RE: Moving forward with hydra:filter (ISSUE-45) from Markus Lanthaler on 2015-11-26 (public-hydra@w3.org from November 2015)

From: Markus Lanthaler <markus.lanthaler@gmx.net>
Date: Thu, 26 Nov 2015 14:19:52 +0100
To: "'Hydra'" <public-hydra@w3.org>
Message-ID: <13d601d1284d$22c3dfb0$684b9f10$@gmx.net>
On 19 Nov 2015 at 09:29, Ruben Verborgh wrote:
>> Hi all,
>> 
>> Coming back to the issue of hydra:filter,
>> let's see if we can find something to all agree on.

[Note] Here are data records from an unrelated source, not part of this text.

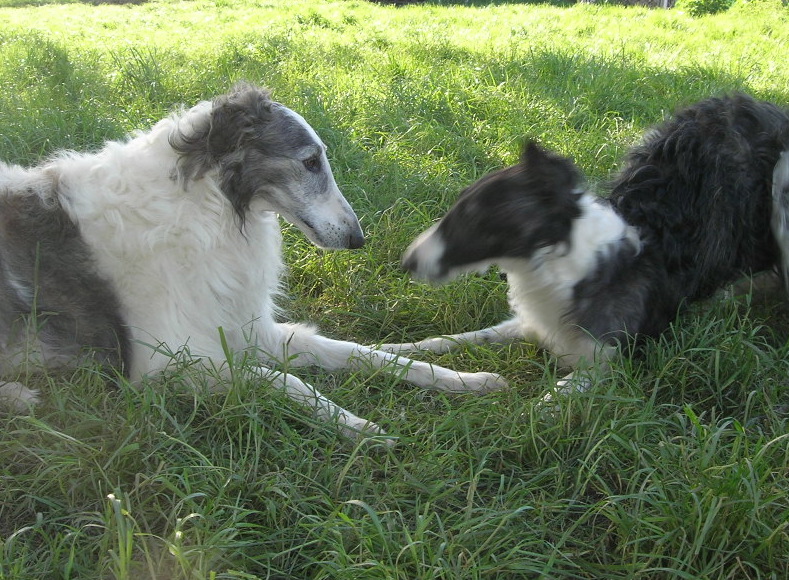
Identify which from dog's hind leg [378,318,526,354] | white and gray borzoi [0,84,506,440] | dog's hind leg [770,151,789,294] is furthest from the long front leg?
dog's hind leg [770,151,789,294]

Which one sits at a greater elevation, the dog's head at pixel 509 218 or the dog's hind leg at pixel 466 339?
the dog's head at pixel 509 218

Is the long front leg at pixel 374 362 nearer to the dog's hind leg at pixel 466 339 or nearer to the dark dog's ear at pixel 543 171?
the dog's hind leg at pixel 466 339

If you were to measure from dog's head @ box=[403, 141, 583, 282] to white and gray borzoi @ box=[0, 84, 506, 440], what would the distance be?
0.44 meters

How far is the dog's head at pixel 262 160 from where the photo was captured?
291cm

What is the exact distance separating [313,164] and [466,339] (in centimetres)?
103

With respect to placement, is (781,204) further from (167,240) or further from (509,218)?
(167,240)

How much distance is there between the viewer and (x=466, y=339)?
3.39 meters

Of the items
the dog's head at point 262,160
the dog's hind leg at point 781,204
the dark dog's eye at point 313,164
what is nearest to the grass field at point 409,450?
the dog's hind leg at point 781,204

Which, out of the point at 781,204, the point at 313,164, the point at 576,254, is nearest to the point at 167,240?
the point at 313,164

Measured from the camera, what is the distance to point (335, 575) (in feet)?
6.37

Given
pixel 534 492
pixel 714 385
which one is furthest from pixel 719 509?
pixel 714 385

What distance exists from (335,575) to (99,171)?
189 cm

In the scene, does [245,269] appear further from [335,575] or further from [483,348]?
[335,575]

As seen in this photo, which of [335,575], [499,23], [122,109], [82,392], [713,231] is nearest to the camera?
[335,575]
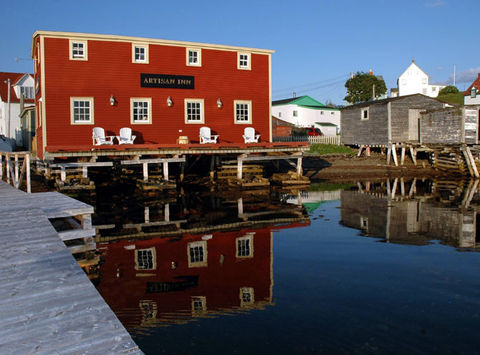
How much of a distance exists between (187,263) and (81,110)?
14944mm

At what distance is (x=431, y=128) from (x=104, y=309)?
32.2 metres

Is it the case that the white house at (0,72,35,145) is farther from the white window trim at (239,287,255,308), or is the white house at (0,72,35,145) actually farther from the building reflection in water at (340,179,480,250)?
the white window trim at (239,287,255,308)

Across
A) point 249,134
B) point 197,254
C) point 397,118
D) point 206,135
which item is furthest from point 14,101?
point 197,254

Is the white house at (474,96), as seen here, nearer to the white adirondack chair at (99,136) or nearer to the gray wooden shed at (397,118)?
the gray wooden shed at (397,118)

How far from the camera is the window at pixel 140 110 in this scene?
2317cm

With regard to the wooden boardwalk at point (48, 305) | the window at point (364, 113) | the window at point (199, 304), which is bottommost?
the window at point (199, 304)

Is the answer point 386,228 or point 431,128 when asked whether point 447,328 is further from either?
point 431,128

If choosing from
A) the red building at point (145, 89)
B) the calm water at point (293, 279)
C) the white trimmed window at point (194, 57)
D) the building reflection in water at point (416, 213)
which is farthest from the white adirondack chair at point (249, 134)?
the calm water at point (293, 279)

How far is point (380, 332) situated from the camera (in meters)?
6.18

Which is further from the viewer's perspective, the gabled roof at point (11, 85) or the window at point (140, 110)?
the gabled roof at point (11, 85)

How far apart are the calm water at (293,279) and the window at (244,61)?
11.7 meters

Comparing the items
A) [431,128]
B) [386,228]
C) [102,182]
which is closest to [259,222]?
[386,228]

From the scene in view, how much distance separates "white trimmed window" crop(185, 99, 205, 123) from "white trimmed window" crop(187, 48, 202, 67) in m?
1.91

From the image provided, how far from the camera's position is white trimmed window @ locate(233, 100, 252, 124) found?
84.4 ft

Sorry for the delay in responding.


>>>>>> This would be my suggested semantics for hydra:filter:
>>>>>> it's the specific case in which we combine conditions with AND.
>>>>>> Other predicates can be implemented differently;
>>>>>> they all can derive from hydra:search.
>>> 
>>> I don't think having different predicates for different logical
operators
>>> scales. Especially not if you consider that the number of parameters
varies.
>>> So we should come up with something else.
>> 
>> So, it would then always be hydra:filter for any boolean conditions,
>> but could the default meaning then be the commonly used AND?

Exactly.


>>>>> How will we be able to express [an empty value]?
>>>> 
>>>> This would require ExplicitRepresentation and "".
>>> 
>>> Why should an ExplicitRepresentation be interpreted differently? Or are
you
>>> saying that *no value* (instead of an empty string) of a property with
>>> ExplicitRepresentation represents a wildcard (match-all) then?
>> 
>> The problem is that, with BasicRepresentation, we cannot explicitly say
"empty string".
>> We can leave a value empty, but does that mean "no value given" or "empty
string"?

OK, great. We are on the same page.


>> Given an IRI template like /{?firstName,lastName},
>> we can serialize this as /?lastName=Hilton
>> if we don't want to provide a first name with BasicRepresentation.
>> However, this is not possible with /?first={firstName}&last={lastName}.
>> Furthermore, it is not compatible with HTML forms,
>> which always serialize all contents, even if fields are empty.
>> Also, in HTML search forms, the convention is that "empty = not
specified",
>> not that "empty = the value should have 0 characters".
>> 
>>>   ?property=&otherProperty=1  vs.  ?property=""&otherProperty=1
>> 
>> Given ExplicitRepresentation, the first would mean
>> that there are no constraints set on the field property,
>> whereas the second means that only collection items
>> with a zero-length property field should match.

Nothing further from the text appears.